- In a dramatic cross-examination, the defense attorney for former Theranos CEO Elizabeth Holmes questioned the credibility of the former lab director.
- Lance Wade also pressured Rosendorff to compare him to Apple founder Steve Jobs.
- A recent unsealed FBI interview with Holmes’ personal assistant reveals that he did not witness an argument or “any cruel behavior, whether verbal or physical” between Holmes and Balwani.
- A former Theranos receptionist told federal agents that Holmes and Balwani “worked as one unit.”
SAN JOSE, Calif. — In the first theatrical performance at Elizabeth Holmes’ trial, defense attorney Lance Wade aggressively questions the company’s former lab director about his credibility.
“Did you offer lab tests that you knew were inaccurate or unreliable at the time?” Wade asked Adam Rosendorff inside the courtroom on Thursday.
“No, I ordered the lab to stop testing and I expressed concern to management,” Rosendorff replied.
“And Miss Holmes never asked you to report the wrong result, right?” Wade asked, to which Rosendorff agreed.
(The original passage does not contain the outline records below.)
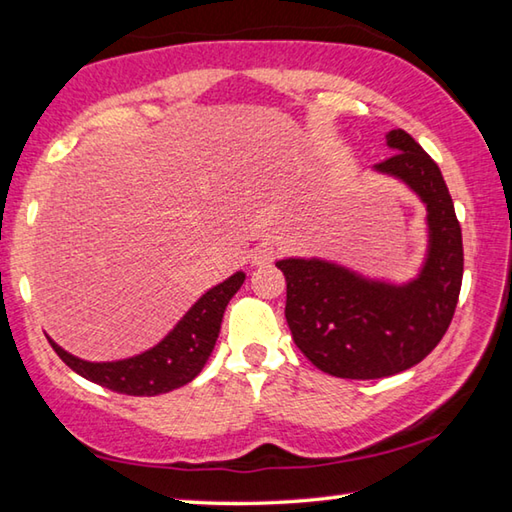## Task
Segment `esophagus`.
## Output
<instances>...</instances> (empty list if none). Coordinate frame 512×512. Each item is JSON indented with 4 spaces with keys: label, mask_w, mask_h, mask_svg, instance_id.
Wrapping results in <instances>:
<instances>
[{
    "label": "esophagus",
    "mask_w": 512,
    "mask_h": 512,
    "mask_svg": "<svg viewBox=\"0 0 512 512\" xmlns=\"http://www.w3.org/2000/svg\"><path fill=\"white\" fill-rule=\"evenodd\" d=\"M275 255H277L275 246H271V244H259V246L253 250V255H250V262H253V266H264V264H271L273 259H275Z\"/></svg>",
    "instance_id": "34e87169"
}]
</instances>
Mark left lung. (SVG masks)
Masks as SVG:
<instances>
[{
	"label": "left lung",
	"mask_w": 512,
	"mask_h": 512,
	"mask_svg": "<svg viewBox=\"0 0 512 512\" xmlns=\"http://www.w3.org/2000/svg\"><path fill=\"white\" fill-rule=\"evenodd\" d=\"M395 151L375 169L400 178L427 205L429 253L413 282H372L320 259H282L287 316L300 352L327 375L379 379L409 370L443 339L463 282V237L443 173L431 155L397 128Z\"/></svg>",
	"instance_id": "8db88e82"
}]
</instances>
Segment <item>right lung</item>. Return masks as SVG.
I'll return each instance as SVG.
<instances>
[{
	"mask_svg": "<svg viewBox=\"0 0 512 512\" xmlns=\"http://www.w3.org/2000/svg\"><path fill=\"white\" fill-rule=\"evenodd\" d=\"M244 280V273H235L219 287L207 291L155 348L131 359L90 363L72 357L51 339L49 343L69 368L108 391L135 397L169 393L173 388L189 384L203 370L219 339L223 311Z\"/></svg>",
	"mask_w": 512,
	"mask_h": 512,
	"instance_id": "right-lung-1",
	"label": "right lung"
}]
</instances>
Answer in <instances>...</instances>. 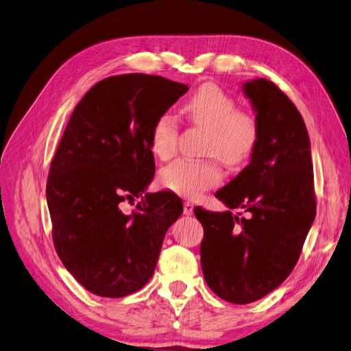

Wade, raising his voice, also repeatedly pressed Rosendorff about whether his testimony was written during several meetings with federal prosecutors and agents.
Rosendorff worked at Theranos from 2013 to 2014. He testified that he initially believed the company would become “the next Apple.” Rosendorff said he applied to work there after reading a biography about Apple founder Steve Jobs.
“The whole excitement around Steve Jobs was very compelling to me,” Rosendorff said. “I wanted to make a more global impact on healthcare and I thought joining a diagnostics company would help me do that.”
Wade placed a biography of Walter Isaacson on Jobs, which Rosendorff testified that he read. Wade asked him why he was surprised by Theranos’ intense secrecy and public relations.
“You knew that one of the things that was important to Apple and its success was very effective PR and marketing, right?” Wade asked. “My personal opinion was that it was Apple’s understanding of people’s everyday needs and tailoring its technology to their own needs,” Rosendorff said.
Wade also asked Rosendorff if he remembered from the book the “deep secrecy that Mr Jobs put on R&D projects” at Apple, such as reviewing new technology in a password-protected room.
“This is not the time for a book report,” interrupted US District Court Judge Edward Davila.
The fiery cross-examination was based on new unsealed documents that reveal notes from federal agents who interviewed two Theranos insiders about Holmes’ relationship with his top executive and romantic partner, Ramesh “Sunny” Balwani. .
Nicole Canas, a receptionist and administrator at Theranos from 2010 to 2011, told investigators last year that Holmes and Balvani “worked as one unit. Theranos was about Holmes and Balvani.”
“The conversation between Holmes and Balwani was similar,” the interview notes. “Couldn’t remember Kansas Holmes and Balwani contradicting each other.”
Part of Holmes’ defense may have been to argue that she was under Balwani’s control. As previously revealed in unsealed documents, Holmes can testify that Balwani was controlling and molesting her. Balwani denies the allegations
Interview notes from Page Williams, a former personal assistant to Holmes from 2015 to 2018, reveal a similar effect on their relationship.
According to the interview, “Williams didn’t notice the shouting between Balwani and Holmes.” “Williams did not see any cruel behavior between Balwani and Holmes, whether verbal or physical. Balwani had great admiration for Holmes.”
Federal agents wrote that Williams “didn’t even see the debate over the residence. If anything, Williams described the residence as ‘more relaxed’ than the office.” The interview notes that Holmes and Balwani “wanted to create a relaxing and zen feeling in their home…”
Williams recalled Valentine’s Day in 2014 when both Holmes and Balvani asked Williams to buy and surprise the other with flowers at home. “Holmes asked Williams to buy Balvani a Hermes Apple Watch band,” the notes said. Williams told federal agents that Balvani often bought Holmes flowers for anniversaries and birthdays.
Holmes and Balwani are facing a dozen counts of criminal wire fraud and conspiracy. His blood-testing startup, Theranos, crashed in 2018 after a Wall Street Journal investigation that uncovered issues of inaccuracy with blood-tests and questionable business practices.
Williams said that when he started out in Theranos, “Holmes traveled by chartered planes. But “after the Wall Street Journal article, commercial aircraft changed.”
Rosendorff’s cross-examination continues on Wednesday.